For me, religion has never really been about belief. To me, arguments for the existence of God are philosophically unconvincing at best. At worst, they seem metaphysically desperate.
I can see a power and intelligence working in the universe that strikes me with awe but my mental images of that mysterious something are thumbnail sketches for my feelings of awe, not pretensions that I can define the infinite; which, by the way, is a contradiction in terms.
Nor has religious art ever seemed more than a meagre pantomime of a depth and breadth beyond my widest imaginings. I have never seen a stained glassed window that rivaled a sunrise, nor a hymn that measured up to the sound of the stingiest waterfall or the smallest bird.
So what does it mean to call something “sacred?”
Immanuel Kant spoke about a sense of reverence he called “the sublime.” The sublime is when something like a beach or a starry night strikes us with a sense of the infinite. If I am understanding him, Kant understood the sublime as when something like a lightening storm triggers within us a sense of that transcendent power bringing us into being.

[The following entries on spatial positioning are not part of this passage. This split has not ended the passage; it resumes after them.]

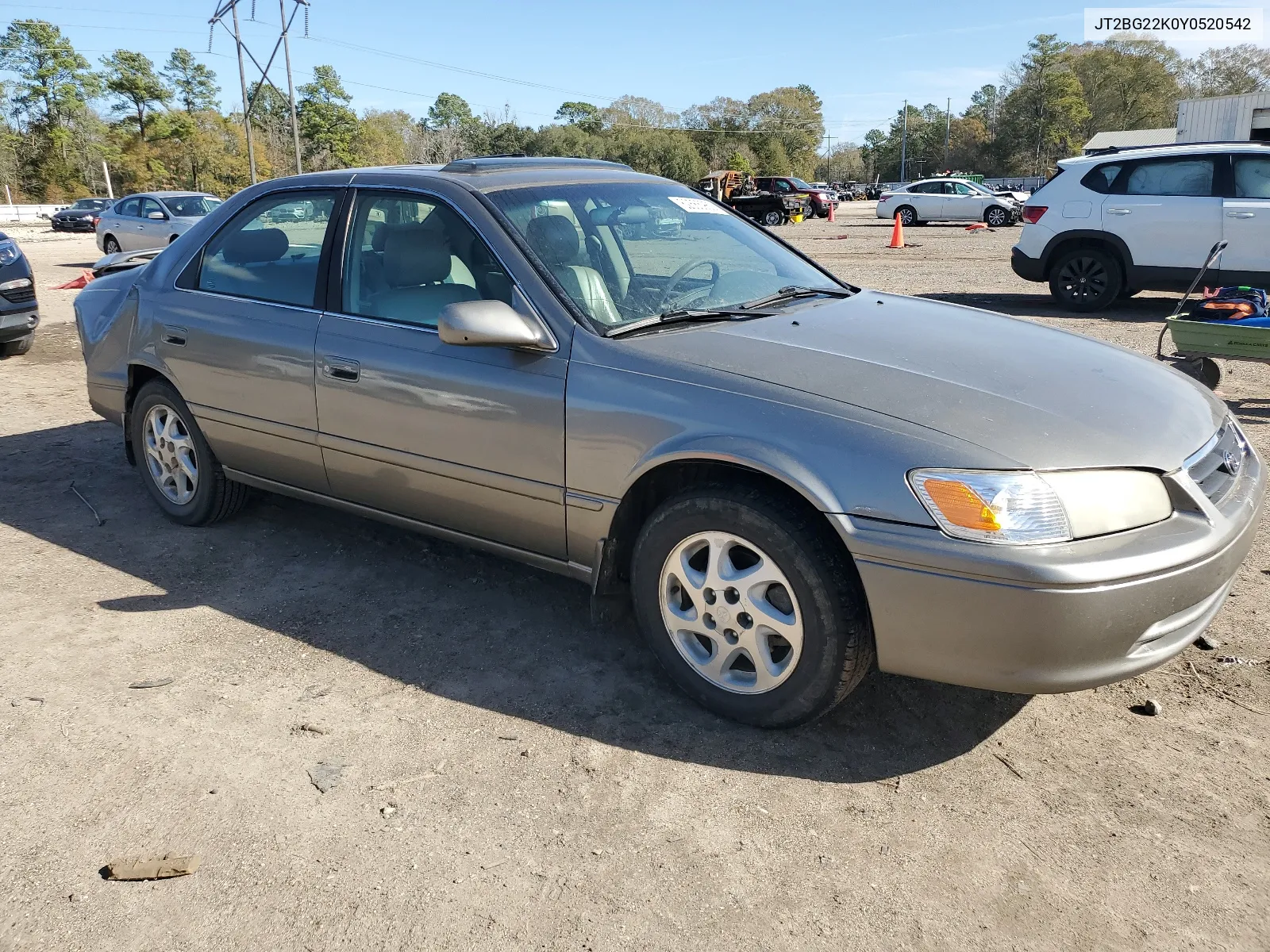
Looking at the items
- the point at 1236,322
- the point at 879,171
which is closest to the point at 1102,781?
the point at 1236,322

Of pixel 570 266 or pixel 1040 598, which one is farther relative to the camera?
pixel 570 266

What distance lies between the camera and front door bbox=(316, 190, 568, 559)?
328 centimetres

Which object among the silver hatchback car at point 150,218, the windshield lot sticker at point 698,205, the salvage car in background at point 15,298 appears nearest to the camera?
the windshield lot sticker at point 698,205

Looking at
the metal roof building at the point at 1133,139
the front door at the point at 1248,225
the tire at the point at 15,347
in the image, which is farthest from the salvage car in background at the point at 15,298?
the metal roof building at the point at 1133,139

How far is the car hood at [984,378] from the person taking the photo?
2670 millimetres

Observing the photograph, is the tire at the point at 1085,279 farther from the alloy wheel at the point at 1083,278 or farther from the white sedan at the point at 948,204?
the white sedan at the point at 948,204

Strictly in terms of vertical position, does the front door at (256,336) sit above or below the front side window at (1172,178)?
below

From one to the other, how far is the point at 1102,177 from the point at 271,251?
9197mm

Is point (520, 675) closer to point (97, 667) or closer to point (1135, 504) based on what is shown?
point (97, 667)

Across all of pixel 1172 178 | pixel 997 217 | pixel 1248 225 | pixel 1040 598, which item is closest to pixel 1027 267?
pixel 1172 178

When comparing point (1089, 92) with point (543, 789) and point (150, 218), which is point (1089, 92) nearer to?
point (150, 218)

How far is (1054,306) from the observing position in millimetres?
11344

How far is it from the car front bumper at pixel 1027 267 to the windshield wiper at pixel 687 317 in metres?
8.59

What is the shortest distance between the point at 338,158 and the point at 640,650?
87870 millimetres
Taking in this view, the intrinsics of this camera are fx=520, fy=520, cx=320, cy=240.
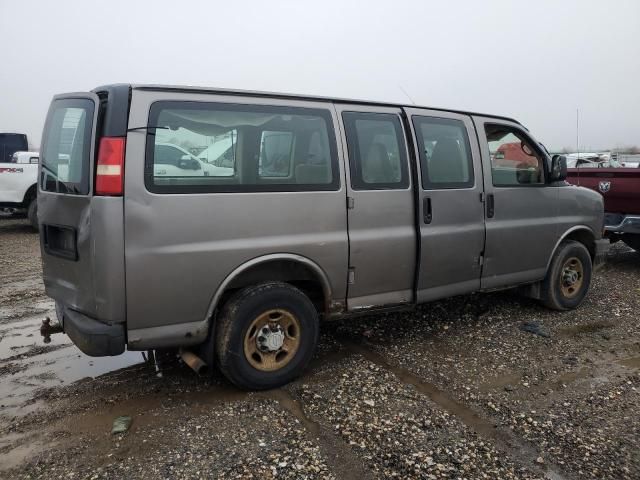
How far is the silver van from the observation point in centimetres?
316

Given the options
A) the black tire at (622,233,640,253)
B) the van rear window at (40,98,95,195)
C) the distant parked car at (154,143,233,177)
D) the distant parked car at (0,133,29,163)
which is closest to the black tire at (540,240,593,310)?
the black tire at (622,233,640,253)

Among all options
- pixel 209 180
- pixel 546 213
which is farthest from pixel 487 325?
pixel 209 180

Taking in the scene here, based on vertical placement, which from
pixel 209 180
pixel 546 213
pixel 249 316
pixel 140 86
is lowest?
pixel 249 316

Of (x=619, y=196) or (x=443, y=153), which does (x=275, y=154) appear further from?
(x=619, y=196)

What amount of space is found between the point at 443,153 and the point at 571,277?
234 cm

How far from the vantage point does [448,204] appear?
14.9 ft

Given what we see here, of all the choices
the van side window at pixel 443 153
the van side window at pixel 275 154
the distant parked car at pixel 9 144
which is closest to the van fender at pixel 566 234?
the van side window at pixel 443 153

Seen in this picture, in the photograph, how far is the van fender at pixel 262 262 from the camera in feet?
11.3

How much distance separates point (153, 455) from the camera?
115 inches

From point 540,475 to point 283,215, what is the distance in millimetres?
2208

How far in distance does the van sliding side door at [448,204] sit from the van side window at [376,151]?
18cm

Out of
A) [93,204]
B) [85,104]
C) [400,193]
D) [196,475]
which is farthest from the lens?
[400,193]

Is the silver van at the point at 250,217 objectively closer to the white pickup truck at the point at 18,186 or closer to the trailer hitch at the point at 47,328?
the trailer hitch at the point at 47,328

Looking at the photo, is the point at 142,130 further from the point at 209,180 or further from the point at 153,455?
the point at 153,455
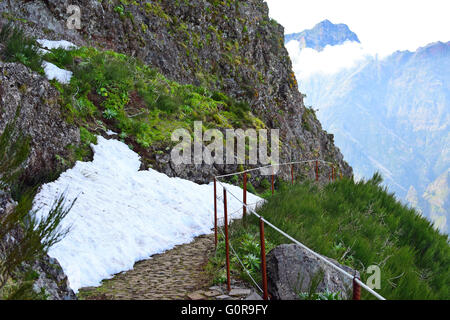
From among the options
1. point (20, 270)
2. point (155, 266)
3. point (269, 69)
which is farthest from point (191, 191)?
point (269, 69)

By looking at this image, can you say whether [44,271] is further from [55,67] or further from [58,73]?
[55,67]

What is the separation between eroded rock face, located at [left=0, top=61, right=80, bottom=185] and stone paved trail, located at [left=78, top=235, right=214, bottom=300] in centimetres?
315

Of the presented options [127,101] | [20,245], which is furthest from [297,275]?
[127,101]

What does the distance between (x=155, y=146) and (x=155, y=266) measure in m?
5.63

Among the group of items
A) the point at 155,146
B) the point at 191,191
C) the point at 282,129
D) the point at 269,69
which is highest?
the point at 269,69

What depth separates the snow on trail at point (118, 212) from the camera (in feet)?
18.7

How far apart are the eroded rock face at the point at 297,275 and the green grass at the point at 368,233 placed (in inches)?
13.7

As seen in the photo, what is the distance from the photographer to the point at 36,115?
753 cm

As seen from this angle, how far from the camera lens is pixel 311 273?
410cm

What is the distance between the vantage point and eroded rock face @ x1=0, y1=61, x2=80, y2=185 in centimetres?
670

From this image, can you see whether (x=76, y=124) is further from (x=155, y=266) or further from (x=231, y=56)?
(x=231, y=56)

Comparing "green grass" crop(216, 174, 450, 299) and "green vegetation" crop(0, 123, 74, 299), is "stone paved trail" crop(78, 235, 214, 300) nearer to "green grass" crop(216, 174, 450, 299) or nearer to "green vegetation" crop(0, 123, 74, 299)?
"green grass" crop(216, 174, 450, 299)

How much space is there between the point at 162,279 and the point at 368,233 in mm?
4445

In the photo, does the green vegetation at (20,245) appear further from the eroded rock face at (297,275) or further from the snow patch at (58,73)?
the snow patch at (58,73)
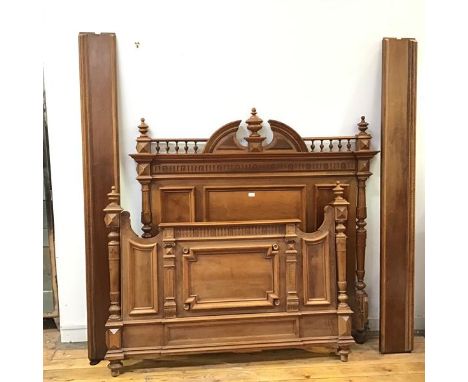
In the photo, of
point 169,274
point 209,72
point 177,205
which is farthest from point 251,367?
point 209,72

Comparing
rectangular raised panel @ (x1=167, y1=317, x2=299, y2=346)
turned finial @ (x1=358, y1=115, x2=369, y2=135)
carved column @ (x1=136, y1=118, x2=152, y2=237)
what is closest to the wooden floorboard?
rectangular raised panel @ (x1=167, y1=317, x2=299, y2=346)

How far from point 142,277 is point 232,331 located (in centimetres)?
55

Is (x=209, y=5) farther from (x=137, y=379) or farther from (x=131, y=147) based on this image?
(x=137, y=379)

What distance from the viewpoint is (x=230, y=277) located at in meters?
2.32

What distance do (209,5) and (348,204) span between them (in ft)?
4.51

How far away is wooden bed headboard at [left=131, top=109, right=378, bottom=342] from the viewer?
252cm

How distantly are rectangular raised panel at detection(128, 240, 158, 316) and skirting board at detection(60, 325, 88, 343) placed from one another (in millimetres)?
555

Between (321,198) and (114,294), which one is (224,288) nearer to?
(114,294)

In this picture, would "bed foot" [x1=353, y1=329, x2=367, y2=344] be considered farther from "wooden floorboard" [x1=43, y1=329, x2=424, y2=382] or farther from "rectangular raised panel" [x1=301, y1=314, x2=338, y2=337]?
"rectangular raised panel" [x1=301, y1=314, x2=338, y2=337]
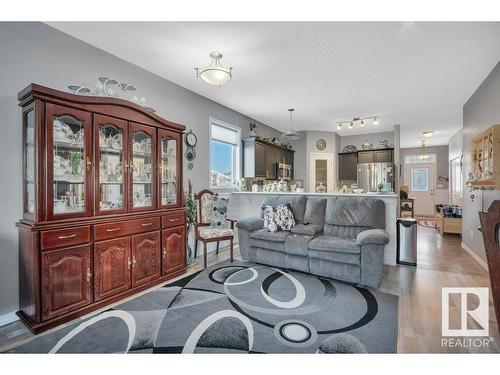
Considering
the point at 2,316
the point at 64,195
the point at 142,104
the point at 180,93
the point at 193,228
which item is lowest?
the point at 2,316

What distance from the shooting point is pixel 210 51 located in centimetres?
291

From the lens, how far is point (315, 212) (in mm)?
3879

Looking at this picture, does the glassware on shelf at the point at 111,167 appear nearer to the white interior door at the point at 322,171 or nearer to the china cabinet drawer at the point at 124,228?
the china cabinet drawer at the point at 124,228

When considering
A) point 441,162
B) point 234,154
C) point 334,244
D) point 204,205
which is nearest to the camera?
point 334,244

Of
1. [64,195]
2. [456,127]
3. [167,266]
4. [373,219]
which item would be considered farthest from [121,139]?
[456,127]

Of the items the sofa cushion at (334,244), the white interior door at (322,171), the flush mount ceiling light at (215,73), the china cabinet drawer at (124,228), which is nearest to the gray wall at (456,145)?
the white interior door at (322,171)

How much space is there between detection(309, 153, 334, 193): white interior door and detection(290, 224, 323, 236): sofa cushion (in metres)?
3.93

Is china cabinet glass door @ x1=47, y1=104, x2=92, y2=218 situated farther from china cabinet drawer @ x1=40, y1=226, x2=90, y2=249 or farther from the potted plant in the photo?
the potted plant

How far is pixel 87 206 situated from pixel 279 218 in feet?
7.99

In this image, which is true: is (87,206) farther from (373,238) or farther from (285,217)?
(373,238)

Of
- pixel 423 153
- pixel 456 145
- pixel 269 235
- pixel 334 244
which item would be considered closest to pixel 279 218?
pixel 269 235

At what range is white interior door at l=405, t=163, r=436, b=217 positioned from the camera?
31.8 ft

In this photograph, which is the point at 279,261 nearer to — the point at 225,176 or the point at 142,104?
the point at 225,176
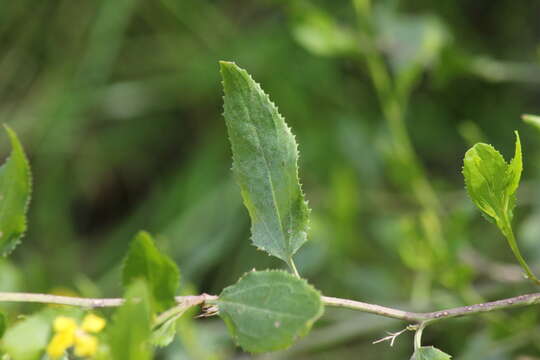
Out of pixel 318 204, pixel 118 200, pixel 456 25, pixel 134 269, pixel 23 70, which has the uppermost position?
pixel 134 269

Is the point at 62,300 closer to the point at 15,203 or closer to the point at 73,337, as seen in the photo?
the point at 73,337

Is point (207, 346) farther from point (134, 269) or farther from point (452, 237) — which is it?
point (134, 269)

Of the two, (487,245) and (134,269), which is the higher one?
(134,269)

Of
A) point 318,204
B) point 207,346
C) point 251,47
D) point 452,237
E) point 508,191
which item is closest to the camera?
point 508,191

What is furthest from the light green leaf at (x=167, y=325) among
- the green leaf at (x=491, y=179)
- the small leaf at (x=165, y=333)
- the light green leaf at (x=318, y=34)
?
the light green leaf at (x=318, y=34)

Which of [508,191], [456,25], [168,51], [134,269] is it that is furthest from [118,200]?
[508,191]

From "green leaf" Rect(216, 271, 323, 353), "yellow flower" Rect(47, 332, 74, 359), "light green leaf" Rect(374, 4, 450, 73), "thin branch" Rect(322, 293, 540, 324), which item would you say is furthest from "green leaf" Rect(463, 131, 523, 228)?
"light green leaf" Rect(374, 4, 450, 73)
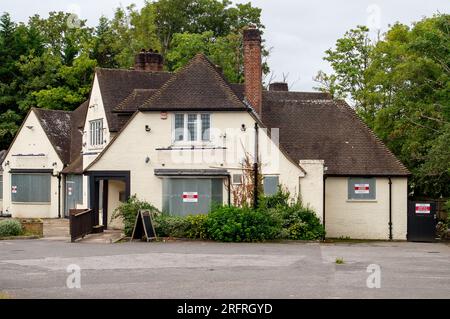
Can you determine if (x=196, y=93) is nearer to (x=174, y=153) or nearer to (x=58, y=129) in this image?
(x=174, y=153)

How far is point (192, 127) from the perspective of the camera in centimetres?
3247

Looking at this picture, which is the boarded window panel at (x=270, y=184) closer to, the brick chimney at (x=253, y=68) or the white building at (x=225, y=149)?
the white building at (x=225, y=149)

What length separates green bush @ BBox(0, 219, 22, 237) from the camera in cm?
3003

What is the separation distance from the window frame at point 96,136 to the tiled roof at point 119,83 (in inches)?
31.1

For me, the sacred is not when we put a value on something beautiful, it is when we recognize anything at all as an expression of value itself.
The sacred is when something inspires us with a sense belonging that almost feels like the arms of a parent.
The sacred is when we almost feel ourselves addressed by the intelligence manifested in the periodic chart, or hear the music of the whole universe in the song of a cricket.